David J. Will, Karl J. Campbell, Nick D. Holmes
Wildlife Research 41 (6), 499-509, (4 March 2015) https://doi.org/10.1071/WR13178
Context. Worldwide, invasive vertebrate eradication campaigns are increasing in scale and complexity, requiring improved decision making tools to achieve and validate success. For managers of these campaigns, gaining access to timely summaries of field data can increase cost-efficiency and the likelihood of success, particularly for successive control-event style eradications. Conventional data collection techniques can be time intensive and burdensome to process. Recent advances in digital tools can reduce the time required to collect and process field information. Through timely analysis, efficiently collected data can inform decision making for managers both tactically, such as where to prioritise search effort, and strategically, such as when to transition from the eradication phase to confirmation monitoring.
Aims. We highlighted the advantages of using digital data collection tools, particularly the potential for reduced project costs through a decrease in effort and the ability to increase eradication efficiency by enabling explicit data-informed decision making.

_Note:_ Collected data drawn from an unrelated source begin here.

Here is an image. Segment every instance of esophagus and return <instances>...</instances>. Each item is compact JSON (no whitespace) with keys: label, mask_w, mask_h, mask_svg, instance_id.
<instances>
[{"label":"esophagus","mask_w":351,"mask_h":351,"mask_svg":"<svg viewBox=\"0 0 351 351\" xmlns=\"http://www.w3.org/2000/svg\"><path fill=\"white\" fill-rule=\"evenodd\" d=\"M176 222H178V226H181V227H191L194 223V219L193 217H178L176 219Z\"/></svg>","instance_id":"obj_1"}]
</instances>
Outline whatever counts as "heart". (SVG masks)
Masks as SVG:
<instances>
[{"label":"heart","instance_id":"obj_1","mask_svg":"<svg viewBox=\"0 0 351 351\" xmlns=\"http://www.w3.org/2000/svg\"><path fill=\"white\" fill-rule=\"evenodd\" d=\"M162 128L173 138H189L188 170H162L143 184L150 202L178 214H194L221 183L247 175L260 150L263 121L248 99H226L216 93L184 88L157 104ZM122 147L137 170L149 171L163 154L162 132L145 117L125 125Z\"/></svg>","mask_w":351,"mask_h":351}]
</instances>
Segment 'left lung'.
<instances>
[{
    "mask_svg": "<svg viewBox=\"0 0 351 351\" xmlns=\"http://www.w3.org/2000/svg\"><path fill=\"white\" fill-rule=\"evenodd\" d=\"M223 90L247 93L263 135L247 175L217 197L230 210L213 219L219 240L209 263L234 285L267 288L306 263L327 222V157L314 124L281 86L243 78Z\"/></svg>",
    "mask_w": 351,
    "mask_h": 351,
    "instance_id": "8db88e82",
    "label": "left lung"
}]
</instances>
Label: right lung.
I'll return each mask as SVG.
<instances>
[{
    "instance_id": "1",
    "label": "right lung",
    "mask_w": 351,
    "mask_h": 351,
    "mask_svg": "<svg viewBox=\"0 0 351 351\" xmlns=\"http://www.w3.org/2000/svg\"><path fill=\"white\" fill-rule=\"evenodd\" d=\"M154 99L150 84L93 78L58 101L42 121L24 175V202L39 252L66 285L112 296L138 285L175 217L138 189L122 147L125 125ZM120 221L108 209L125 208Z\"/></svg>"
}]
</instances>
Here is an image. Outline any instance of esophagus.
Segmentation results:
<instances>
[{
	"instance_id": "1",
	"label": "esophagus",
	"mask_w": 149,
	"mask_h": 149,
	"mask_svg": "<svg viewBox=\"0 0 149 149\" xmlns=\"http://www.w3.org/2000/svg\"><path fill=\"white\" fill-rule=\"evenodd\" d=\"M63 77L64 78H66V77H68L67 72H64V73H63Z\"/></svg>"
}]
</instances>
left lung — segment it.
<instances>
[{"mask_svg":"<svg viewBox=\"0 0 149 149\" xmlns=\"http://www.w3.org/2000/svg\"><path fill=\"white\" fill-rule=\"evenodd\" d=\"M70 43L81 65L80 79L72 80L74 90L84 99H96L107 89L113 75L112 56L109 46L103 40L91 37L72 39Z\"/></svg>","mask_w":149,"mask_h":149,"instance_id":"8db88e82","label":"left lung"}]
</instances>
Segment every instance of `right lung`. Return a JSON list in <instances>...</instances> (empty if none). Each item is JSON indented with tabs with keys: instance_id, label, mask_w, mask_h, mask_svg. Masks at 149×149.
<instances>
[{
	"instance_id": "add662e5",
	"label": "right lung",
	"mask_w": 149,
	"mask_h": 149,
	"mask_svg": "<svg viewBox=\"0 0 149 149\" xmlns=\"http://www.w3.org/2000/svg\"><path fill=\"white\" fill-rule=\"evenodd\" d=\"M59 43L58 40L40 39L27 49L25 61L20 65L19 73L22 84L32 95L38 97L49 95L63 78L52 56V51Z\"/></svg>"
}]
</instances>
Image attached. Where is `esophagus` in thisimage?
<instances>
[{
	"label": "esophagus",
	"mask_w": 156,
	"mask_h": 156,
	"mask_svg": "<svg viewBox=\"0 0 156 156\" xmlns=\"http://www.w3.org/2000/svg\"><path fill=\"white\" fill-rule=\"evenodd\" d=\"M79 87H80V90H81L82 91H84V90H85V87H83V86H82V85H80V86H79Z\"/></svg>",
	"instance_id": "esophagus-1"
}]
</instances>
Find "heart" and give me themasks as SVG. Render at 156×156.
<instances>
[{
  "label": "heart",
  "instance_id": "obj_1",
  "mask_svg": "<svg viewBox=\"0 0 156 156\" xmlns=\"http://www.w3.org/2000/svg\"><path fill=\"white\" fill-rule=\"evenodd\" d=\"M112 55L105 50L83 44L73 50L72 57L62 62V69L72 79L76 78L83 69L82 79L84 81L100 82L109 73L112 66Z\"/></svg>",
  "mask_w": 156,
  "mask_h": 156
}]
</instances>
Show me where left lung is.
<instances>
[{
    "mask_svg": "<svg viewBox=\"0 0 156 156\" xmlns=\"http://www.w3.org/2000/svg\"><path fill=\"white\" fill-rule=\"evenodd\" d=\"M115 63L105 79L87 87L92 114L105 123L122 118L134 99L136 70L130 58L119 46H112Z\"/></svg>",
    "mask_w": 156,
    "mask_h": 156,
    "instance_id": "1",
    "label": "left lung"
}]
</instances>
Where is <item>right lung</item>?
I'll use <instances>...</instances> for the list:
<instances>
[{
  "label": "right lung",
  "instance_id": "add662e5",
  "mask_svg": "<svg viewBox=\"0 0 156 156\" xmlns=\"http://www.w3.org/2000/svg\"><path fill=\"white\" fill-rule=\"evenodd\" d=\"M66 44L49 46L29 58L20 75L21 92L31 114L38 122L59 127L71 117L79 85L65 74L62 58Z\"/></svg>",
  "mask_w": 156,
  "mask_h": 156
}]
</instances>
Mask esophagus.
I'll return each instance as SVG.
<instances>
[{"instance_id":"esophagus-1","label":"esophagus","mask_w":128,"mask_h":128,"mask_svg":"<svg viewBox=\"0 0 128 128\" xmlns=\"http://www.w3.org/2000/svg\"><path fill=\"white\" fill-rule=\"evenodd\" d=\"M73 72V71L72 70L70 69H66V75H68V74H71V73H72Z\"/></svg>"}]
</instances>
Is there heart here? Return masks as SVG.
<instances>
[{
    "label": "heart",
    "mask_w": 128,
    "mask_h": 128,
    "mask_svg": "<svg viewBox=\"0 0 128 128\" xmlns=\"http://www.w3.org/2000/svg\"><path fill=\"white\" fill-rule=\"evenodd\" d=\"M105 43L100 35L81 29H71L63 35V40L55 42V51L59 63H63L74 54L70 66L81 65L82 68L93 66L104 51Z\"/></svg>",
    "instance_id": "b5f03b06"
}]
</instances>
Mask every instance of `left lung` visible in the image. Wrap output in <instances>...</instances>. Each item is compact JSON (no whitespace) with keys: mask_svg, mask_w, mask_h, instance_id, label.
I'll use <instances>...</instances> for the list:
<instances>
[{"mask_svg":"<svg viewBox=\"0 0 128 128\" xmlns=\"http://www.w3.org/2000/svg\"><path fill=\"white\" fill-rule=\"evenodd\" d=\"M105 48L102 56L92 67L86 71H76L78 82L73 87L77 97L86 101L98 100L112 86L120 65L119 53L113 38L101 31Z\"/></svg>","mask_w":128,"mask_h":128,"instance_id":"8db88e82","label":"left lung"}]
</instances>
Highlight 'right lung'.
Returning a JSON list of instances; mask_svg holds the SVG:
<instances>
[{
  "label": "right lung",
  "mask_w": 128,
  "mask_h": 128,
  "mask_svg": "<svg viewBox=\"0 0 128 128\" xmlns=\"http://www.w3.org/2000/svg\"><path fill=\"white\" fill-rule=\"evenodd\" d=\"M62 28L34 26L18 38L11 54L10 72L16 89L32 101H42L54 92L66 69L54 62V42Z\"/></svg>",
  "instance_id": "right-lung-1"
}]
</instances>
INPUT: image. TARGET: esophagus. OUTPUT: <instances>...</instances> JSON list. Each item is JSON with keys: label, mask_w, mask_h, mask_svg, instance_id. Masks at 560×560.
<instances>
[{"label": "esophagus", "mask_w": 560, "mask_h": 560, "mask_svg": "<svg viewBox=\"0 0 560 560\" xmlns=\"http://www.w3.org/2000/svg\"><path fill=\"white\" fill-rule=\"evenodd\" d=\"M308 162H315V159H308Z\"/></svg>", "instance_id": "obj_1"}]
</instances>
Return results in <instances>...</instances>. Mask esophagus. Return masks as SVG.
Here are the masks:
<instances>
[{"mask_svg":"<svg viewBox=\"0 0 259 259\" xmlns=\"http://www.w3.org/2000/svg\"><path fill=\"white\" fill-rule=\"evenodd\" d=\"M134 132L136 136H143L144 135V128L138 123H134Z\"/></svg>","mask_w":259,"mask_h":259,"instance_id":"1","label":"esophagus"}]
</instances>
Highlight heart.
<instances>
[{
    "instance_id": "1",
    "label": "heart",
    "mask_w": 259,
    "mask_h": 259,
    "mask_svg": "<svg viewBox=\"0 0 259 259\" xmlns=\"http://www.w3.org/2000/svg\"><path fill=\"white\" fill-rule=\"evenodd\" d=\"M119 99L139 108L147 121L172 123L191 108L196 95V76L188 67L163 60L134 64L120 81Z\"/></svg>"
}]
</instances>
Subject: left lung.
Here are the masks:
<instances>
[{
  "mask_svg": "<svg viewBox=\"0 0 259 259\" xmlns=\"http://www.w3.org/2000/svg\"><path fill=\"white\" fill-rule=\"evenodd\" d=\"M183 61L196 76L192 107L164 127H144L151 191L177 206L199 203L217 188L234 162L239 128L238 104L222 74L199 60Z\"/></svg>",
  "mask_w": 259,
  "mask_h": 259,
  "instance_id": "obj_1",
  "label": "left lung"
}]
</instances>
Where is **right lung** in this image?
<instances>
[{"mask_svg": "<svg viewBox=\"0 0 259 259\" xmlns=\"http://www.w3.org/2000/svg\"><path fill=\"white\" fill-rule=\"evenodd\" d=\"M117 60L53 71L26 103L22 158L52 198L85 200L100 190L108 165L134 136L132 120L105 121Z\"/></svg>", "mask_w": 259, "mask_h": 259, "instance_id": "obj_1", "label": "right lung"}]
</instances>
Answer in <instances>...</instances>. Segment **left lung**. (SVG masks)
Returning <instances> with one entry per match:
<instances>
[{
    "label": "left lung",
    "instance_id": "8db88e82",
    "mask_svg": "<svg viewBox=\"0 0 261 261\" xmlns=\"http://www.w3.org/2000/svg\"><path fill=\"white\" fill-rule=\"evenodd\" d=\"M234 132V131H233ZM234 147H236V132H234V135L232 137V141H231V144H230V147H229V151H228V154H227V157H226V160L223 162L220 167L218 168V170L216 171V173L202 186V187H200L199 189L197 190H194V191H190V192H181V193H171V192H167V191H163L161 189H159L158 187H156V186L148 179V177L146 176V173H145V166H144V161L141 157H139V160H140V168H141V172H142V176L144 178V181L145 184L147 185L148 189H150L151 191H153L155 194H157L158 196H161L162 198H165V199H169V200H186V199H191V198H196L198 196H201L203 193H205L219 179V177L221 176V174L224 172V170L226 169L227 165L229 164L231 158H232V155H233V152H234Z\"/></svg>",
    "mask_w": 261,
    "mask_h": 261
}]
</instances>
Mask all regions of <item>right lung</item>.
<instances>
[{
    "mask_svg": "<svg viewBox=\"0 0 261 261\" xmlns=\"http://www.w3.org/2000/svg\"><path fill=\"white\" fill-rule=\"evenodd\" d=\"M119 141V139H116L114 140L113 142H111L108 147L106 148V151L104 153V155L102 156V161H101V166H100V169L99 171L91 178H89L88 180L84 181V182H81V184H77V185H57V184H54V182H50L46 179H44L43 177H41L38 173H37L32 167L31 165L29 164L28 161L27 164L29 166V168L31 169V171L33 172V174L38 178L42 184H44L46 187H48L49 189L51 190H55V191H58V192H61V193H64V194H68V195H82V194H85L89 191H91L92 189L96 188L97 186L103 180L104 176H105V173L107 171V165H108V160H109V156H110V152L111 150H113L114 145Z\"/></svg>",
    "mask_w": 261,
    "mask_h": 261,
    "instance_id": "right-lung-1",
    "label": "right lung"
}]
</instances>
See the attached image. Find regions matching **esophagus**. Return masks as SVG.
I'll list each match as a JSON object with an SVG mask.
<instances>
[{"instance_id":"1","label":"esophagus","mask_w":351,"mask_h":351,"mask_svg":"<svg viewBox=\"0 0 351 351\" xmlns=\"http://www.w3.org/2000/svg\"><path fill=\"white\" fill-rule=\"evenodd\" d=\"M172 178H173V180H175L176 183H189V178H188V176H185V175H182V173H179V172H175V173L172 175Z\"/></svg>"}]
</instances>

Methods. We designed and utilised digital data collection tools, relational databases and a suite of analyses during two different eradication campaigns to inform management decisions: a feral cat eradication utilising trapping, and a rodent eradication using bait stations.
Key results. By using digital data collection during a 2-year long cat eradication, we experienced an 89% reduction in data collection effort and an estimated USD42 845 reduction in total costs compared with conventional paper methods. During a 2-month rodent bait station eradication, we experienced an 84% reduction in data collection effort and an estimated USD4525 increase in total costs.
Conclusions. Despite high initial capital costs, digital data collection systems provide increasing economics as the duration and scale of the campaign increases. Initial investments can be recouped by reusing equipment and software on subsequent projects, making digital data collection more cost-effective for programs contemplating multiple eradications.
Implications. With proper pre-planning, digital data collection systems can be integrated with quantitative models that generate timely forecasts of the effort required to remove all target animals and estimate the probability that eradication has been achieved to a desired level of confidence, thus improving decision making power and further reducing total project costs.